Court rejects ACLU’s attempt to request delay in setting Nebraska’s first execution since 1997

Court rejects ACLU’s attempt to request delay in setting Nebraska’s first execution since 1997
The Nebraska Department of Correctional Services' execution room in Lincoln, as seen from the viewing room. (World-Herald News Service)

LINCOLN — The Nebraska Supreme Court has rejected the attempt by an anti-death penalty group to request a delay in scheduling the state’s first execution in 21 years.

In a related development this week, State Sen. Ernie Chambers of Omaha launched his own attack on the state’s efforts to carry out the execution of Carey Dean Moore.

The court overturned a motion Wednesday that was filed recently by the ACLU of Nebraska asking for permission to submit a brief in the Moore case. The court provided no comment or written response that might signal why the judges rejected the motion.
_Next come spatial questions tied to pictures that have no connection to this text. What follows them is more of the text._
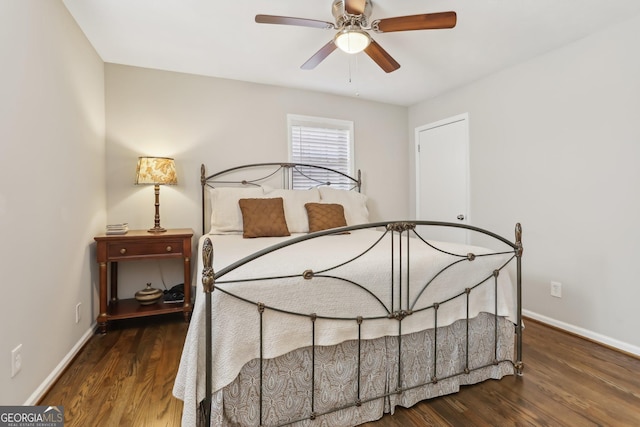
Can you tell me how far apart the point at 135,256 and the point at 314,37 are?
2.35 m

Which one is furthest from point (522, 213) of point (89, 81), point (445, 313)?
point (89, 81)

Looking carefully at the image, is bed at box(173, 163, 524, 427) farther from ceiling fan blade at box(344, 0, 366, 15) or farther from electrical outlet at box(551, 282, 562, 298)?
ceiling fan blade at box(344, 0, 366, 15)

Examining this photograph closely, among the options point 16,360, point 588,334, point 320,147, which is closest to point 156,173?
point 16,360

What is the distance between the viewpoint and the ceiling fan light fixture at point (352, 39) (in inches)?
81.6

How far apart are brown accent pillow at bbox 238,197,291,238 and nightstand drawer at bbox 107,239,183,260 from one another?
614mm

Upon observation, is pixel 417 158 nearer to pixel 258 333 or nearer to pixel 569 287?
pixel 569 287

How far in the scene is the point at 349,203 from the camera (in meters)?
3.47

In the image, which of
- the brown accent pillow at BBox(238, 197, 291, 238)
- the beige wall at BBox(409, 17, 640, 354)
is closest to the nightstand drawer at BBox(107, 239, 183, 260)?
the brown accent pillow at BBox(238, 197, 291, 238)

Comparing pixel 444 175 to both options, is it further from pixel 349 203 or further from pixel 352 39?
pixel 352 39

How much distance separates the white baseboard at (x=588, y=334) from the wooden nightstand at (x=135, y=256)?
320 centimetres

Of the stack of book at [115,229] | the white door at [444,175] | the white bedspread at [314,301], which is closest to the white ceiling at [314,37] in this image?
the white door at [444,175]

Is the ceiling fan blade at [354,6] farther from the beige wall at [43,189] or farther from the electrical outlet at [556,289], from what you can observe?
the electrical outlet at [556,289]

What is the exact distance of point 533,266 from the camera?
2.98 meters

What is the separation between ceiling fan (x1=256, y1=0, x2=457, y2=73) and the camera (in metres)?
1.89
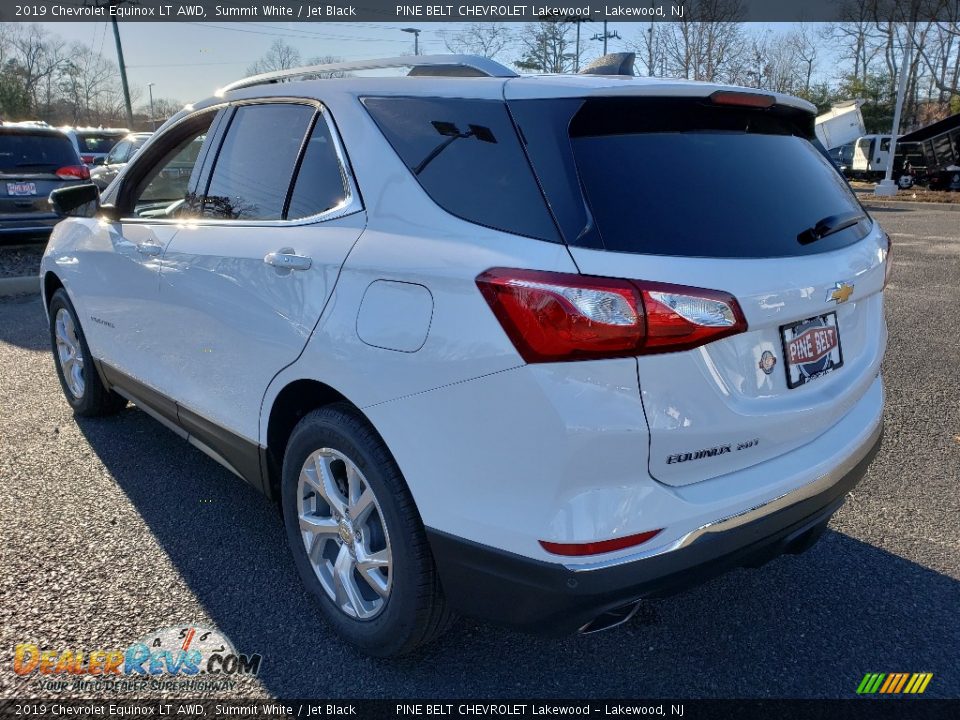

The ACLU said that “several substantial (legal) questions” related to the death penalty are pending and that the court should delay its decision to ensure that the state doesn’t engage in an “unconstitutional or unlawful execution.”

While appeals are pending in two death penalty lawsuits backed by the group, Moore has told the court that he no longer wants legal representation and doesn’t want others to file legal challenges on his behalf. Moore was sentenced to death in 1980 for the slayings of Omaha cabdrivers Reuel Van Ness and Maynard Helgeland a year earlier.